** START EXCERPTED TEXT **

- Born: 14 March 1966 (age 59) Liège, Belgium
- Nationality: Belgian
- Area(s): Writer, Artist
- Notable works: Deogratias: A Tale of Rwanda

= Jean-Philippe Stassen =

Belgian comics creator (born 1966)

Jean-Philippe Stassen (born 14 March 1966 in Liège, Belgium) is a Belgian comics creator best known for Deogratias: A Tale of Rwanda.

==Biography==
Born in Liège to a Flemish father and a Jewish mother, Jean-Philippe Stassen started travelling at a young age. He travelled through Algeria, Morocco, Senegal, Mali, Benin, Ivory Coast, Ghana, Togo, Niger, Nigeria, Burkina Faso, South Africa, Tanzania, Mozambique, Uganda, Burundi and Rwanda. His experiences have been an influence throughout his work.

He was introduced to the magazine L'Écho des Savanes when he was 17 years old. Stassen soon made his debut with the albums Bahamas and Bullwhite at Éditions Albin Michel in 1988 and 1989, both written by Denis Lapière.

** END EXCERPTED TEXT **
** START DATASET CONTENT **

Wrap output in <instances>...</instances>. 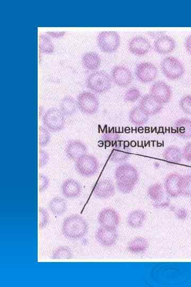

** END DATASET CONTENT **

WORK INSTRUCTIONS →
A) Answer these about the biography of Jean-Philippe Stassen that comes before the listing, one line each:
(i) In which city was he born?
(ii) How old was he when he was introduced to the magazine L'Écho des Savanes?
(iii) Who wrote the albums Bahamas and Bullwhite?
B) Write the next part of the biography of Jean-Philippe Stassen that comes before the listing, picking up after its final sentence.

TASK-BY-TASK RESULTS →
A)
(i) Liège, Belgium
(ii) 17 years old
(iii) Denis Lapière

B)
Stassen and Lapière continued their collaboration in the collection Aire Libre of Dupuis, where they created the diptych Le Bar du Vieux Français in 1992. The story won them several prizes.

Stassen then wrote Louis le Portugais on his own, another touching human tragedy, this time situated in the suburbs of Liège . He then changed the setting of this stories to Africa again, and created Thérèse. This was followed by Déogratias, about the genocide in Rwanda, and Les Enfants.

Jean-Philippe Stassen currently lives and works in Rwanda.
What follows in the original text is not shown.